When good is near you, when you have life in yourself, it is not by any known or accustomed way; you shall not discern the foot-prints of any other; you shall not see the face of man; you shall not hear any name;—— the way, the thought, the good, shall be wholly strange and new. – Ralph Waldo Emerson
I’ve alluded a couple of times to my recent brief New Years trip to Barbados, but have struggled with how to share about it head on. I could give a generic travelogue; I could provide a chronology of how I passed the time; I can discuss sand quality and various kinds of surf and the difference between Bajan and Jamaican foods. I have written elsewhere of the delights of sea turtles and the vagaries or tourist offerings.
But I don’t know how to share the essence of that time. I have no words that convey the luxurious simplicity of laying on the beach in good company and being fully in my body and in that moment. I have no formula to simplify the complexity of the lessons I learned in three days of nothingness. I hesitate to share the fears and discoveries a small island can hold. I don’t know how to share that intimacy with strangers, and less so with friends.
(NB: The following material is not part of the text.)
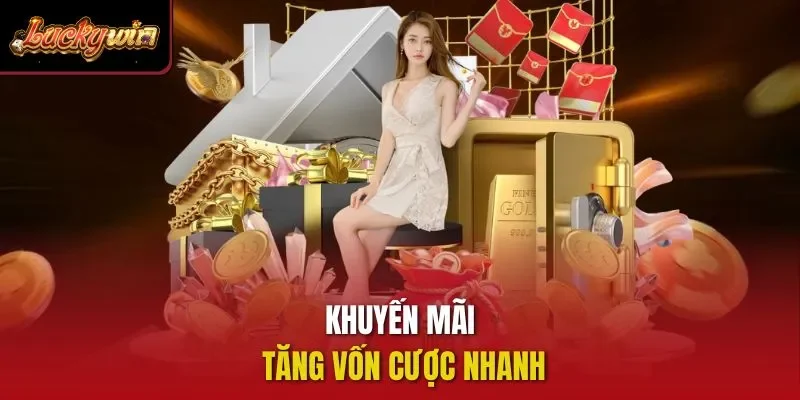 Khuyến mãi tăng vốn cược nhanh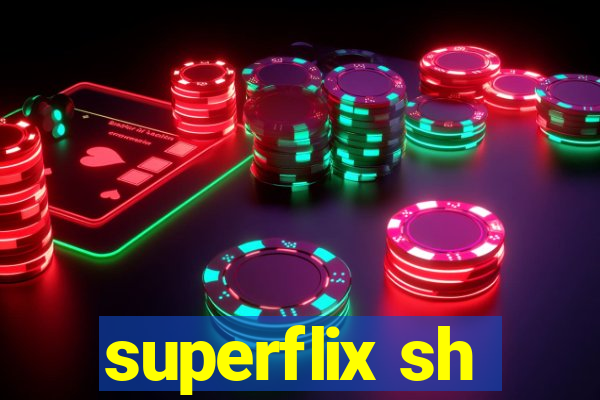 superflix sh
There is this: I am floating at the Eastern edge of the Caribbean Sea, upheld by my confidence in the water’s salinity and goodwill. I watch clouds, feel the sun and the breeze, wave my arms slowly to control my direction, to feel the water move against me. I can hear families laughing and chatting on the beach, children playing near the shore, mother’s yelling periodically and anxiously to stay in the shallows. I smile, close my eyes, relax into the moment. A rogue wave – maybe from a passing boat or jet ski, maybe just because that’s what waves do – rolls over my face and I sputter and cough. I re-orient to tread water, regulate my breathing, look around to confirm I am safe, and soon return to being prone under the friendly sky, the moment of concern passed and the moment of presence restored.
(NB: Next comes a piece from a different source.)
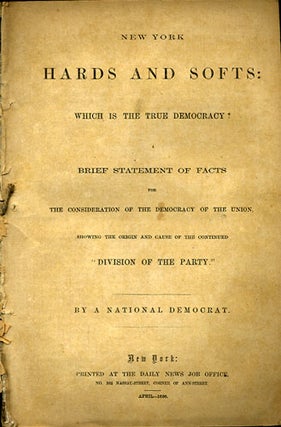 Item #36039 New York Hards and Softs: Which is the True Democracy? A Brief Statement of Facts for...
The road to delight is not always simple.
Not all lessons are learned the first time.
Not all fears are easily conquered with rationale.
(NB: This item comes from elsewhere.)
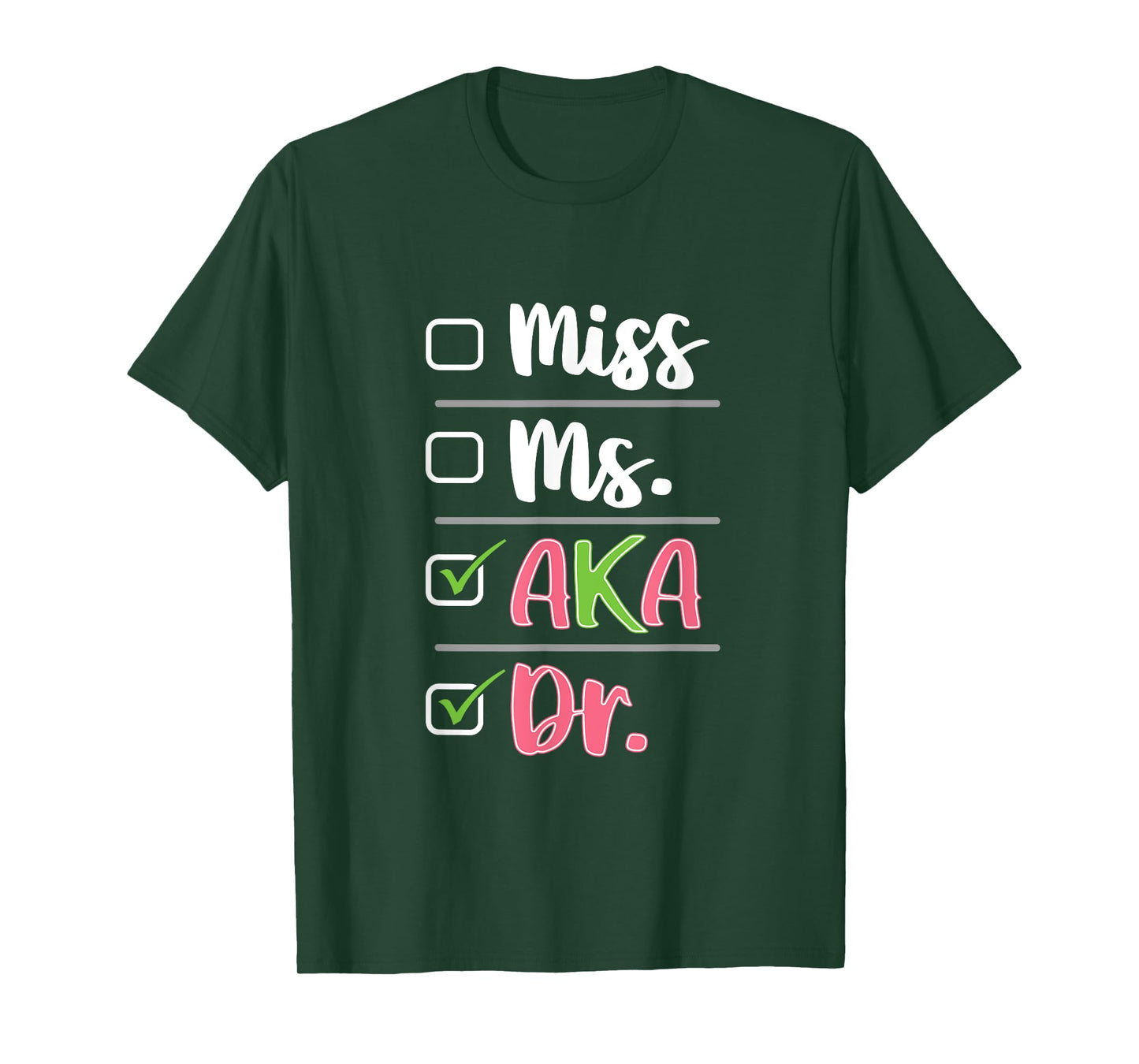 AKA Doctor Medical Worker Appreciation Graduation T-Shirt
Barbados was a step out of life – from the frenzy of Kingston to the quiet of Bridgetown. From familiar concrete onto shifting sands. I went to welcome 2015 in a way that would set me up for a year far different from what has come before. I wanted to honour endings and invite beginnings. I don’t know that one excursion can accomplish all that. I do know that watching fireworks at midnight from a beach on the Caribbean will take something to supersede – not just in my list of New Year’s Eves, but in my list of great memories.